HeLM: Highlighted Evidence augmented Language Model for Enhanced Table-to-Text Generation
Junyi Bian, Xiaolei Qin, Wuhe Zou, Mengzuo Huang, Congyi Luo, Ke Zhang, Weidong Zhang
TL;DR
HeLM introduces a lightweight, two-module approach for table-to-text generation that first highlights evidence rows in a table and then generates a tailored summary. By training a highlighter and a summarizer with parameter-efficient fine-tuning and a greedy evidence-label search, HeLM achieves state-of-the-art results on FeTaQA and QTSumm, while improving interpretability through explicit evidence highlighting. The key contributions include a practical evidence-label construction strategy, a feedback-based training loop, and empirical demonstrations of the benefits of input table highlighting for generation quality and explainability. The approach holds practical potential for cost-efficient, private table-to-text systems and provides a foundation for further improving evidence-driven reasoning in structured-data tasks.
Abstract
Large models have demonstrated significant progress across various domains, particularly in tasks related to text generation. In the domain of Table to Text, many Large Language Model (LLM)-based methods currently resort to modifying prompts to invoke public APIs, incurring potential costs and information leaks.

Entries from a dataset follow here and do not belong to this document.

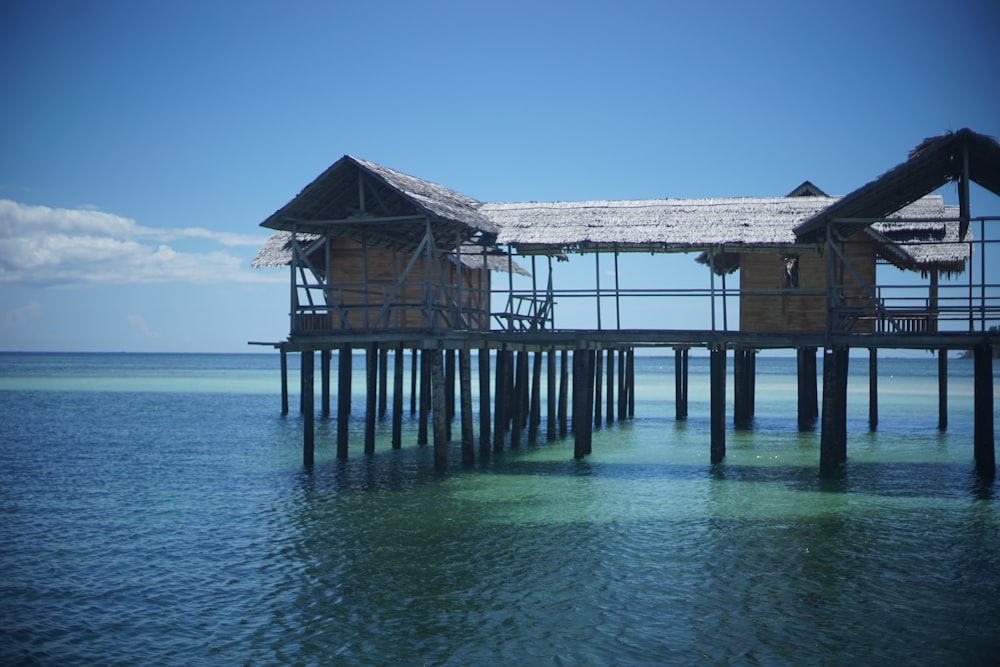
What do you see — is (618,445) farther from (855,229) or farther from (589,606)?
(589,606)

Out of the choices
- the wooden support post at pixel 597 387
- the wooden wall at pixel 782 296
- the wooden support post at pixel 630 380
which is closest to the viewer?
the wooden wall at pixel 782 296

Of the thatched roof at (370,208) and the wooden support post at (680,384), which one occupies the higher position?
the thatched roof at (370,208)

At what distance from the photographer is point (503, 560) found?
499 inches

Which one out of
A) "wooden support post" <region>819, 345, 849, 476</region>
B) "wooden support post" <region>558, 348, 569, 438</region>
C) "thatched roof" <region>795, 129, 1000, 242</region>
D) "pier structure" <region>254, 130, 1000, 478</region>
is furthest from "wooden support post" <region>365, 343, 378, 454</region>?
"thatched roof" <region>795, 129, 1000, 242</region>

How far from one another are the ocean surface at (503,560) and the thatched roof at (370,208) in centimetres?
530

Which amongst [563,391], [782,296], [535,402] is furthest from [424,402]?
[782,296]

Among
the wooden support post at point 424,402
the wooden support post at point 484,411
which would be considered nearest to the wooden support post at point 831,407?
the wooden support post at point 484,411

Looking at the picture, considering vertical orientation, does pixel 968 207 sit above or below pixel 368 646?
above

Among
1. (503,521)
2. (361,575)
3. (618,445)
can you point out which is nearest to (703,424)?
(618,445)

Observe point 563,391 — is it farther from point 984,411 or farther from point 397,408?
point 984,411

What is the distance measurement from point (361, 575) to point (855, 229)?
536 inches

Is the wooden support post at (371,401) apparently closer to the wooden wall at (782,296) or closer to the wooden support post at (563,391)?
the wooden support post at (563,391)

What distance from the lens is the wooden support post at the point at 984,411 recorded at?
57.0 feet

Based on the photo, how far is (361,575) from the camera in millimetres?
12062
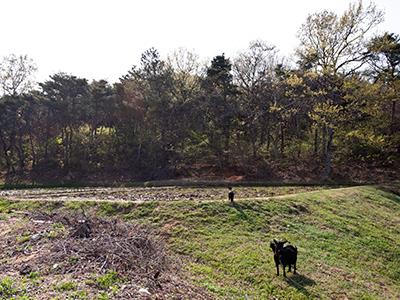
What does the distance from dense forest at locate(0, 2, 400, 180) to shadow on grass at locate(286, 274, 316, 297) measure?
20.6m

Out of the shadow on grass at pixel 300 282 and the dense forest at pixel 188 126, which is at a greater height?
the dense forest at pixel 188 126

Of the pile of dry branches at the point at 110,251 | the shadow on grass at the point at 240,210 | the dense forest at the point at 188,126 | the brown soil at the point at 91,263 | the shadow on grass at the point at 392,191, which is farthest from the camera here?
the dense forest at the point at 188,126

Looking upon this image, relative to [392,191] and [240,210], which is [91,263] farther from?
[392,191]

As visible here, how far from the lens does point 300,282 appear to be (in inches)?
384

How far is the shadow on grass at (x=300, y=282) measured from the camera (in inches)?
367

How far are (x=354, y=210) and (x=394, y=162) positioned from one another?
18821mm

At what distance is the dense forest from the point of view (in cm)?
3247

With the advent of open-source large models, fine-tuning LLMs has become feasible. In this study, we conducted parameter-efficient fine-tuning on the LLaMA2 model. Distinguishing itself from previous fine-tuning-based table-to-text methods, our approach involves injecting reasoning information into the input by emphasizing table-specific row data. Our model consists of two modules: 1) a table reasoner that identifies relevant row evidence, and 2) a table summarizer that generates sentences based on the highlighted table. To facilitate this, we propose a search strategy to construct reasoning labels for training the table reasoner. On both the FetaQA and QTSumm datasets, our approach achieved state-of-the-art results. Additionally, we observed that highlighting input tables significantly enhances the model's performance and provides valuable interpretability.